**Set exercise**
Repeat exactly the lines from the line containing "Roughly how far" to the last line of the listing, including both.

**Data to use**
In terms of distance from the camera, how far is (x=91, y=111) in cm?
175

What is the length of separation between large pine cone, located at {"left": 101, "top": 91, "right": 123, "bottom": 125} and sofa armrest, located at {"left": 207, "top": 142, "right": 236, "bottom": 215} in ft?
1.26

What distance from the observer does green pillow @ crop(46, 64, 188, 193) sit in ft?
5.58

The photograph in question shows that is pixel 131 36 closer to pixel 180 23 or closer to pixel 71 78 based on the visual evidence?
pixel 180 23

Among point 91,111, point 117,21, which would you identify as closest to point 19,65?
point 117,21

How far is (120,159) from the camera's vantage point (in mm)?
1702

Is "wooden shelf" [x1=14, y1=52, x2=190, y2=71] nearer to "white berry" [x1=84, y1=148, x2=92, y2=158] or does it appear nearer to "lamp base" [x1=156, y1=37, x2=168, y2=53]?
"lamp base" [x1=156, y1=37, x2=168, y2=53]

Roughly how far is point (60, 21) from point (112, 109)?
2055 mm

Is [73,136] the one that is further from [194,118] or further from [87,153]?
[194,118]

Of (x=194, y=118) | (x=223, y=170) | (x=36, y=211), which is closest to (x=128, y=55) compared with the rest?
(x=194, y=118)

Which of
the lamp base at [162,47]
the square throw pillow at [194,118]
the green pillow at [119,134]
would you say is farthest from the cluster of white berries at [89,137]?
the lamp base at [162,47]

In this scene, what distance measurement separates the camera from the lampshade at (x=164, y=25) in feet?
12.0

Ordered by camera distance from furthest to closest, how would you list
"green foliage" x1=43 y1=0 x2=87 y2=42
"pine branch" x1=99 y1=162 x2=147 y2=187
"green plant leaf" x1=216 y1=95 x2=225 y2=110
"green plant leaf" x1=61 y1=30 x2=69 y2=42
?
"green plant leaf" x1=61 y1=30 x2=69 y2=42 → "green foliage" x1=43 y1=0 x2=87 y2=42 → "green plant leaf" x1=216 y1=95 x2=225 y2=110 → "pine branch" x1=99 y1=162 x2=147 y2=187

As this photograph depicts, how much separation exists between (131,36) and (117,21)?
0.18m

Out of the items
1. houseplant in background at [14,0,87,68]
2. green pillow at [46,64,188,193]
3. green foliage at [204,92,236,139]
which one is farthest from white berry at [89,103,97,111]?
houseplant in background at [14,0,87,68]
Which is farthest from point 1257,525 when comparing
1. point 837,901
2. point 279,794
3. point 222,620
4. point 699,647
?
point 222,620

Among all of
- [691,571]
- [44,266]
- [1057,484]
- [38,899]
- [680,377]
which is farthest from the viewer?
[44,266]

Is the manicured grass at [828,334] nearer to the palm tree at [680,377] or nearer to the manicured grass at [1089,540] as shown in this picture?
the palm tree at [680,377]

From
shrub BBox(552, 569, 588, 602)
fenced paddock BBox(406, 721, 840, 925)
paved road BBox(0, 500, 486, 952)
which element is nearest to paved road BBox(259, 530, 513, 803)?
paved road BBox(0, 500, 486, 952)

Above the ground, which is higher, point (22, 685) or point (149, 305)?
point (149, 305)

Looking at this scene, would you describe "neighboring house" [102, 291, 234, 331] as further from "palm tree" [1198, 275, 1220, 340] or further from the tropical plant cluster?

**The completed task**
Roughly how far is point (60, 21) from point (112, 109)?
2055 mm

Is [73,136] the one that is further from [194,118] or further from [87,153]?
[194,118]

Of (x=194, y=118) | (x=223, y=170) | (x=36, y=211), which is closest to (x=128, y=55) compared with the rest?
(x=194, y=118)

Which of
the lamp base at [162,47]
the square throw pillow at [194,118]
the green pillow at [119,134]
would you say is farthest from the cluster of white berries at [89,137]?
the lamp base at [162,47]

In this scene, what distance measurement separates the camera from the lampshade at (x=164, y=25) in feet?
12.0

Ordered by camera distance from furthest to closest, how would you list
"green foliage" x1=43 y1=0 x2=87 y2=42
"pine branch" x1=99 y1=162 x2=147 y2=187
"green plant leaf" x1=216 y1=95 x2=225 y2=110
"green plant leaf" x1=61 y1=30 x2=69 y2=42
?
"green plant leaf" x1=61 y1=30 x2=69 y2=42 → "green foliage" x1=43 y1=0 x2=87 y2=42 → "green plant leaf" x1=216 y1=95 x2=225 y2=110 → "pine branch" x1=99 y1=162 x2=147 y2=187

As this photograph depicts, how much separation exists between (131,36) and (117,21)?
0.18m

Out of the items
1. houseplant in background at [14,0,87,68]
2. green pillow at [46,64,188,193]
3. green foliage at [204,92,236,139]
which one is farthest from white berry at [89,103,97,111]?
houseplant in background at [14,0,87,68]
Which is farthest from point 1257,525 when comparing
1. point 837,901
2. point 279,794
3. point 222,620
4. point 699,647
?
point 222,620

Among all of
- [691,571]
- [44,266]
- [1057,484]
- [38,899]
- [680,377]
which is farthest from the viewer?
[44,266]

Is the manicured grass at [828,334] nearer to the palm tree at [680,377] or nearer to the manicured grass at [1089,540] as shown in this picture?
the palm tree at [680,377]

From
shrub BBox(552, 569, 588, 602)
fenced paddock BBox(406, 721, 840, 925)
paved road BBox(0, 500, 486, 952)
which element is nearest to paved road BBox(259, 530, 513, 803)?
paved road BBox(0, 500, 486, 952)

Above the ground, which is higher, point (22, 685) or point (149, 305)?
point (149, 305)

Looking at this scene, would you describe "neighboring house" [102, 291, 234, 331] as further from "palm tree" [1198, 275, 1220, 340] or further from the tropical plant cluster?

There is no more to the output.